* EXERCISE PROMPT
Once you have read the data below, print all of it exactly.

*** DATA TO USE Section Begins ***

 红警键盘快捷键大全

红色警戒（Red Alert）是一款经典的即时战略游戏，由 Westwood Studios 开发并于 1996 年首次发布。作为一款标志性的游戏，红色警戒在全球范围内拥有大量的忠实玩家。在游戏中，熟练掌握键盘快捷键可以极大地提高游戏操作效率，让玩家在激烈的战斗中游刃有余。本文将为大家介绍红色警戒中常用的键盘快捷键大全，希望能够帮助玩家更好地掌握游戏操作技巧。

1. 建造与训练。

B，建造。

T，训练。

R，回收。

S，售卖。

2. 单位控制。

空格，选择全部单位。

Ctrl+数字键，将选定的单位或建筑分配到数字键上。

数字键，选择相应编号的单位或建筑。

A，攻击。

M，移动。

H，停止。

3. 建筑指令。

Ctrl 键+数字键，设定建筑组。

*** DATA TO USE Section Ends ***

* RESULT
 红警键盘快捷键大全

红色警戒（Red Alert）是一款经典的即时战略游戏，由 Westwood Studios 开发并于 1996 年首次发布。作为一款标志性的游戏，红色警戒在全球范围内拥有大量的忠实玩家。在游戏中，熟练掌握键盘快捷键可以极大地提高游戏操作效率，让玩家在激烈的战斗中游刃有余。本文将为大家介绍红色警戒中常用的键盘快捷键大全，希望能够帮助玩家更好地掌握游戏操作技巧。

1. 建造与训练。

B，建造。

T，训练。

R，回收。

S，售卖。

2. 单位控制。

空格，选择全部单位。

Ctrl+数字键，将选定的单位或建筑分配到数字键上。

数字键，选择相应编号的单位或建筑。

A，攻击。

M，移动。

H，停止。

3. 建筑指令。

Ctrl 键+数字键，设定建筑组。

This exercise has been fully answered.